April 22, 2016 - The University of Houston Law Center's Career Development Office and Andrews Kurth recently gave first-year law students advice on how to maintain professionalism during their first summer internships.
"Passport to Success" was launched in 2015 by Assistant Dean for Career Development Allison Regan and Amy Sladczyk Hancock, director of Attorney Professional Development at Andrews Kurth. The program, held in Krost Hall, consists of a mandatory professional development curriculum for the entire 1L class.
"The Career Development Office regularly hears from employers that candidates who possess emotional intelligence and soft skills are better equipped to enter practice," said Regan. "The Passport to Success Program allows us to provide instruction in these areas to first-year students. We are hopeful they will be better prepared for their first legal internships and ultimately, the practice of law. "
Hancock's tips for a successful summer included leaving ego at the door, being responsive, meeting deadlines, being prepared, and working efficiently. She also encouraged students to solicit feedback and to ask good questions. Hancock also discussed Internet etiquette, including the significance of writing good emails.
"Imagine your emails on the cover of the New York Times," Hancock said. "Don't hit 'Reply All' unless you mean to. Treat emails as a formal memoranda. Check your spelling and grammar, and know that spell check doesn't catch everything. Think before you communicate. Be thorough and pay attention to detail."
Hancock also highlighted the significance of overall appearance, and told students to avoid inattentive behavior, an inconsistent attitude, and negative body language.

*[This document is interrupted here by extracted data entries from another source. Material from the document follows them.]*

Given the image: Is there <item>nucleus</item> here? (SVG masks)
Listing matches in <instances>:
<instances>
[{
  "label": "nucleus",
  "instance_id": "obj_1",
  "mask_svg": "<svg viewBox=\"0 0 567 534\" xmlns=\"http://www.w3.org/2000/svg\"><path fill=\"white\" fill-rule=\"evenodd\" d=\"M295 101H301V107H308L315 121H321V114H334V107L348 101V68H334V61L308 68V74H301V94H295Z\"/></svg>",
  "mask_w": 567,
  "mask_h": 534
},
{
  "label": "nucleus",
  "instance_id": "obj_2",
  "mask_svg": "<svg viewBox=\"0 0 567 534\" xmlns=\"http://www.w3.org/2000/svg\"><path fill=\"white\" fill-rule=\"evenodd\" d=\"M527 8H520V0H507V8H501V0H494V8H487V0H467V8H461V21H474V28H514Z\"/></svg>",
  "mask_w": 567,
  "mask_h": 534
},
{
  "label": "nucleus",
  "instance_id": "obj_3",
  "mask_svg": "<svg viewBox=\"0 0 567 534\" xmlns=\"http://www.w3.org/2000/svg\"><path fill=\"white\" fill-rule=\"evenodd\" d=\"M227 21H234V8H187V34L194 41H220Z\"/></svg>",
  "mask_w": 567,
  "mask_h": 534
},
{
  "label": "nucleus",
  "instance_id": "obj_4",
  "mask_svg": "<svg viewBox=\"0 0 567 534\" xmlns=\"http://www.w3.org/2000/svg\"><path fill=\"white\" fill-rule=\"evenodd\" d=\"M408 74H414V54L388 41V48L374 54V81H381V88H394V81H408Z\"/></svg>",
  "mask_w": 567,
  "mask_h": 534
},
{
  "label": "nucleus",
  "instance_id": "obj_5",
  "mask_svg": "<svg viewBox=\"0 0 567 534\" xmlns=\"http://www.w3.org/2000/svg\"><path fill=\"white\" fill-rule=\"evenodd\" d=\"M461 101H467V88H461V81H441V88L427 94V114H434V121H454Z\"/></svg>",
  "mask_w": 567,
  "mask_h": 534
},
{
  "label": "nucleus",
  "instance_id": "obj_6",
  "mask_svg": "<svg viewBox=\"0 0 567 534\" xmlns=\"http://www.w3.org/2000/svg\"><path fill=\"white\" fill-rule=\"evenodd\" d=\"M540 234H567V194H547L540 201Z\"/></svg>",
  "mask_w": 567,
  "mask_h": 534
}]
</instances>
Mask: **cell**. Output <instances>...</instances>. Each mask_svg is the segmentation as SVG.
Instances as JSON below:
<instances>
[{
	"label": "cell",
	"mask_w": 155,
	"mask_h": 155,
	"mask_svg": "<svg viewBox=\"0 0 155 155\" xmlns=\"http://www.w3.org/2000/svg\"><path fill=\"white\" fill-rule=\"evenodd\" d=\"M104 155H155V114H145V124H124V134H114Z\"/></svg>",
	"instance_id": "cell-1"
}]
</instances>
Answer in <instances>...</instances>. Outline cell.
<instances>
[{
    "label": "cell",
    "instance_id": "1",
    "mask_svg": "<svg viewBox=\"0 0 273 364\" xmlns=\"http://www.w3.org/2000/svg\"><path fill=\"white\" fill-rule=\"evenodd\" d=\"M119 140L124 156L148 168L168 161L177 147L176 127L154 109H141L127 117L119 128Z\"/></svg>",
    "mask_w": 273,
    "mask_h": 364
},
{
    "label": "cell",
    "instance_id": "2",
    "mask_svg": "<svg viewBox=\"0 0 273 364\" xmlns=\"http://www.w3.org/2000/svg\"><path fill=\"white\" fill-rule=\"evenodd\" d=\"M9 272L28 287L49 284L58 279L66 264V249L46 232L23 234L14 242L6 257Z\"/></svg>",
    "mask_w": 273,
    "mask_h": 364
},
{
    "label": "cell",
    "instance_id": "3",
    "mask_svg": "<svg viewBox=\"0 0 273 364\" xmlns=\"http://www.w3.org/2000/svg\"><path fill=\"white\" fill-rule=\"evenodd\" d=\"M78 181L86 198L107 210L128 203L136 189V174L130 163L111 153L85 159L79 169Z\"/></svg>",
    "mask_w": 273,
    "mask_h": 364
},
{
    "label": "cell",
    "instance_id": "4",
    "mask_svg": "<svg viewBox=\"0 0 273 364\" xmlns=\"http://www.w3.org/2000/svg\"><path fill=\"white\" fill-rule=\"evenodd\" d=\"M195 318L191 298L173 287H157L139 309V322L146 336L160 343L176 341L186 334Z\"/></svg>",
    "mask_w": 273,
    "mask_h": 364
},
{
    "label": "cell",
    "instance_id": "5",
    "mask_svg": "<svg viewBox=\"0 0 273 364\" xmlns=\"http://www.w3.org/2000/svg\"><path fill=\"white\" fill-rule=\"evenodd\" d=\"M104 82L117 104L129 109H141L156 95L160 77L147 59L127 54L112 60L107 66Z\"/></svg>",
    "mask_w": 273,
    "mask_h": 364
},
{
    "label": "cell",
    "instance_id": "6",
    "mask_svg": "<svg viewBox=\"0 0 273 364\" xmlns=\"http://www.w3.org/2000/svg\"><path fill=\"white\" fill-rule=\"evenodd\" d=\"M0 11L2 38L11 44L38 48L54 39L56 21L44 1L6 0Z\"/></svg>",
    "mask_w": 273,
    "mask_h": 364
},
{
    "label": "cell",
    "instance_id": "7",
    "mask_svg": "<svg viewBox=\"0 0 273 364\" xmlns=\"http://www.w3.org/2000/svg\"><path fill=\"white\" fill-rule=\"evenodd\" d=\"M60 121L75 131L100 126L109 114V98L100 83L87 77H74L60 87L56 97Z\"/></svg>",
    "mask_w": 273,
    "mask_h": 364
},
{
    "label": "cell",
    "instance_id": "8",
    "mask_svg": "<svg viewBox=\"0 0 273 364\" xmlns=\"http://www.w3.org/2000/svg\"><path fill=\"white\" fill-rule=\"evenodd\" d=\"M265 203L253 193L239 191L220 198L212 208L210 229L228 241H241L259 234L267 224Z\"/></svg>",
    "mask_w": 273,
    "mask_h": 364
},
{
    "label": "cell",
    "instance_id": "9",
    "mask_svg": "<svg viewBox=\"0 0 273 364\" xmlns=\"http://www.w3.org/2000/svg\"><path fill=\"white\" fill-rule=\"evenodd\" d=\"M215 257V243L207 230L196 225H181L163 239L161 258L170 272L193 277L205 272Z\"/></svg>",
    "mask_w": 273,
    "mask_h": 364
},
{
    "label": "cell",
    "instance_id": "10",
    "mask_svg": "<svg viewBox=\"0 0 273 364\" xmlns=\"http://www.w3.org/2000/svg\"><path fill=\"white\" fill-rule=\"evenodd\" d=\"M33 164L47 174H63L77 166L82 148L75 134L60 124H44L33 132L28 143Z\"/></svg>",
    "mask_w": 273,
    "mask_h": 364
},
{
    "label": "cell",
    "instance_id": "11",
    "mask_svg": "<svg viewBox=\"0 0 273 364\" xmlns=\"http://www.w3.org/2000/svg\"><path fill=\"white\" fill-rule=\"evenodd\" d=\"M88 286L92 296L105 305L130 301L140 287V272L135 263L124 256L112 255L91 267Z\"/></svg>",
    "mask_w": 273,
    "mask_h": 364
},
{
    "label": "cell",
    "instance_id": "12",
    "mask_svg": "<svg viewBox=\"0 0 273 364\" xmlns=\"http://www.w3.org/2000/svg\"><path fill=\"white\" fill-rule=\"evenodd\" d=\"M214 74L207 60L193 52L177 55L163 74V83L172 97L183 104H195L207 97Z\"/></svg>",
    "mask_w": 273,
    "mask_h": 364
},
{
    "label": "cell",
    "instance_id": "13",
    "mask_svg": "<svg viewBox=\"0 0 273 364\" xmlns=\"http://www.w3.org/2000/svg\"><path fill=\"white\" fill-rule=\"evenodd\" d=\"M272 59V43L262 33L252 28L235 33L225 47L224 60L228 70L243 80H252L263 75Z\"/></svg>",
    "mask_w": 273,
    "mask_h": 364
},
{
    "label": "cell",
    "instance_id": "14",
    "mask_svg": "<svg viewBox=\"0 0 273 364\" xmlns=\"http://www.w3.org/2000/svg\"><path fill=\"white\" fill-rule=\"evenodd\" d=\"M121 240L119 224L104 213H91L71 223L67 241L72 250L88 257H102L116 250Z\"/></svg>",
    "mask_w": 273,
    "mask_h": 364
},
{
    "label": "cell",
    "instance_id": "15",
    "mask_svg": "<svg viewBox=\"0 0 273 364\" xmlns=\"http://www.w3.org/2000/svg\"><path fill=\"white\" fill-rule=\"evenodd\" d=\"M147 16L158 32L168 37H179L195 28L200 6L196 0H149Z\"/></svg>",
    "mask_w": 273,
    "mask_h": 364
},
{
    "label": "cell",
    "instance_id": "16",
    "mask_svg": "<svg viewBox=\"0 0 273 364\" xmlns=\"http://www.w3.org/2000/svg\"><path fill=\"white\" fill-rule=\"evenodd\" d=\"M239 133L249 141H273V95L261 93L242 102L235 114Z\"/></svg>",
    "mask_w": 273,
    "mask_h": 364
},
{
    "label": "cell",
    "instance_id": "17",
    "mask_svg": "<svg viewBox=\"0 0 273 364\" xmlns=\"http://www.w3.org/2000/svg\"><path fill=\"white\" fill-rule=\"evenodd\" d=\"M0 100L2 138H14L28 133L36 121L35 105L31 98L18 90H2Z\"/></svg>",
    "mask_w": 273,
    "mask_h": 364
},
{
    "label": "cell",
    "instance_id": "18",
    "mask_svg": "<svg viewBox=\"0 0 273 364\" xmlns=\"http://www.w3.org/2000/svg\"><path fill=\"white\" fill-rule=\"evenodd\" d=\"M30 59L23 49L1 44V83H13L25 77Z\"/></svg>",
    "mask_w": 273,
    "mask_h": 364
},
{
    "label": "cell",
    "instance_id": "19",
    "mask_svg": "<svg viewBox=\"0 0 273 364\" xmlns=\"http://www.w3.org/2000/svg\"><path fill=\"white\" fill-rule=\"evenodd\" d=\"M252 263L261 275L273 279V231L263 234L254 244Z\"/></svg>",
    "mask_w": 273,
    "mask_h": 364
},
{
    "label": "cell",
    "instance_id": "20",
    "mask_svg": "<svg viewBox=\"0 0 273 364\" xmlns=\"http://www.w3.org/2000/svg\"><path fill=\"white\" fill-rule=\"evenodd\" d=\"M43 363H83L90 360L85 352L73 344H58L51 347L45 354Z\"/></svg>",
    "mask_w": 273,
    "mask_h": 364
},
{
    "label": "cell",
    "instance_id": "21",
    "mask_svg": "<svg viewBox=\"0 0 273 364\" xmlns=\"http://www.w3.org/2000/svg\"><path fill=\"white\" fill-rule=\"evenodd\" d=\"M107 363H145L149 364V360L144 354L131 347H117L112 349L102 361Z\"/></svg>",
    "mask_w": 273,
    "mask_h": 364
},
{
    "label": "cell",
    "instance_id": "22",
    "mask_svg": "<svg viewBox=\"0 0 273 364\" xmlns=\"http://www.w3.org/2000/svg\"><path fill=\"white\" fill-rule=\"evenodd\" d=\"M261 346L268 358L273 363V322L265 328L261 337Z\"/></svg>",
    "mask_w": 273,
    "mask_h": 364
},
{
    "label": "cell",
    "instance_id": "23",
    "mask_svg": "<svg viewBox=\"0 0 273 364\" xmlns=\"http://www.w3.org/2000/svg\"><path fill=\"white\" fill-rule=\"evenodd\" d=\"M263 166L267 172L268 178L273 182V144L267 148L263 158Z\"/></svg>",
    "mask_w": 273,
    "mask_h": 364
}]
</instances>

"We are thankful to Andrews Kurth for sponsoring the Passport to Success Professional Development Program and are honored to have had Amy Sladczyk Hancock, a leader in the professional development community, share her expertise and passion for professionalism with our students," Regan said. "Amy was able to connect with students and helped to develop a curriculum designed to provide students with the most sought after skills."